If Areff Systems AB is involved in a merger, acquisition or asset sale, we will continue to ensure the confidentiality of any personal information and give affected users notice before personal information is transferred or becomes subject to a different privacy policy.


We work hard to protect Areff Systems AB and our users from unauthorized access to or unauthorized alteration, disclosure or destruction of information we hold. In particular:

  • We encrypt many of our services using SSL.
  • We review our information collection, storage and processing practices, including physical security measures, to guard against unauthorized access to systems.
  • We restrict access to personal information to Areff Systems AB employees, contractors and agents who need to know that information in order to process it for us, and who are subject to strict contractual confidentiality obligations and may be disciplined or terminated if they fail to meet these obligations.


Our Privacy Policy applies to all of the services offered by Areff Systems AB, but excludes services that have separate privacy policies that do not incorporate this Privacy Policy.

Our Privacy Policy does not apply to services offered by other companies or individuals, including products or sites that may be displayed to you in search results, sites that may include Areff Systems AB services, or other sites linked from our services. Our Privacy Policy does not cover the information practices of other companies and organizations who advertise our services.

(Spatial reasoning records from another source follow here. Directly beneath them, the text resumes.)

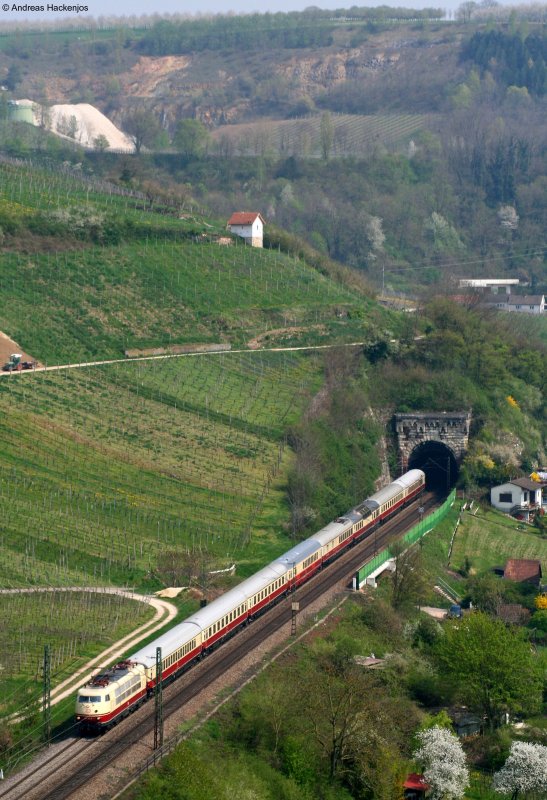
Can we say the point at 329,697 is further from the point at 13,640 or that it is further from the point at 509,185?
the point at 509,185

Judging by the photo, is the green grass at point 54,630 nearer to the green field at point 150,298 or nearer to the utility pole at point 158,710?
the utility pole at point 158,710

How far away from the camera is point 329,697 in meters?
51.3

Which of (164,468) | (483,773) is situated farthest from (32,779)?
(164,468)

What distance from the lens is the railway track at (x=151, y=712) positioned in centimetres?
4375

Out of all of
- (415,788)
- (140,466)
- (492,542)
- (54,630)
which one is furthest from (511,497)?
(415,788)

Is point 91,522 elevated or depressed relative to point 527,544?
elevated

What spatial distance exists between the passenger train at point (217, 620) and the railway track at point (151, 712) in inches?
16.6

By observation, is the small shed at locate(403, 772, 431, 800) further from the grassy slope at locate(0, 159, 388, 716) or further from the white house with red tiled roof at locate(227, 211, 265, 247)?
the white house with red tiled roof at locate(227, 211, 265, 247)

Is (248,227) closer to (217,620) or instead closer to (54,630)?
(217,620)

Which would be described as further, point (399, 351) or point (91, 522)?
point (399, 351)

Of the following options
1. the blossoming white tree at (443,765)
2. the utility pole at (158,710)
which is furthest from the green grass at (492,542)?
the utility pole at (158,710)

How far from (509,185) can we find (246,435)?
11928 cm

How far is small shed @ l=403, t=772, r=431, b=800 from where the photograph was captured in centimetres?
5062

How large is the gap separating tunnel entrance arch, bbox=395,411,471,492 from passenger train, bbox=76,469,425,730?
14.3 metres
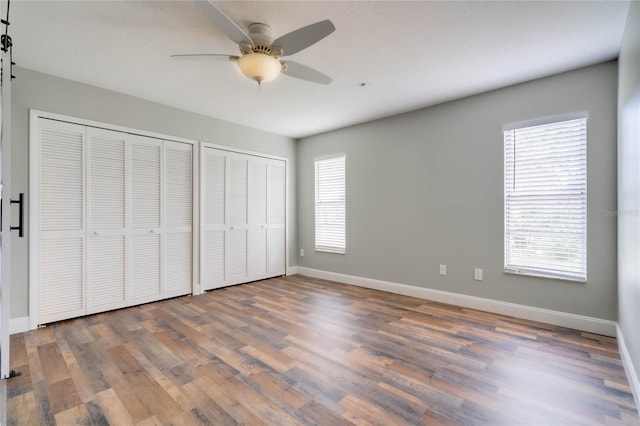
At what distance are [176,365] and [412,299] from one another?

We regularly review our compliance with our Privacy Policy. We also adhere to several self-regulatory frameworks, including the EU-US Privacy Shield Framework. When we receive formal written complaints, we will contact the person who made the complaint to follow up. We work with the appropriate regulatory authorities, including local data protection authorities, to resolve any complaints regarding the transfer of personal data that we cannot resolve with our users directly.


Our Privacy Policy may change from time to time. We will post any privacy policy changes on this page and, if the changes are significant, we will provide a more prominent notice. We will also keep prior versions of this Privacy Policy in an archive for your review.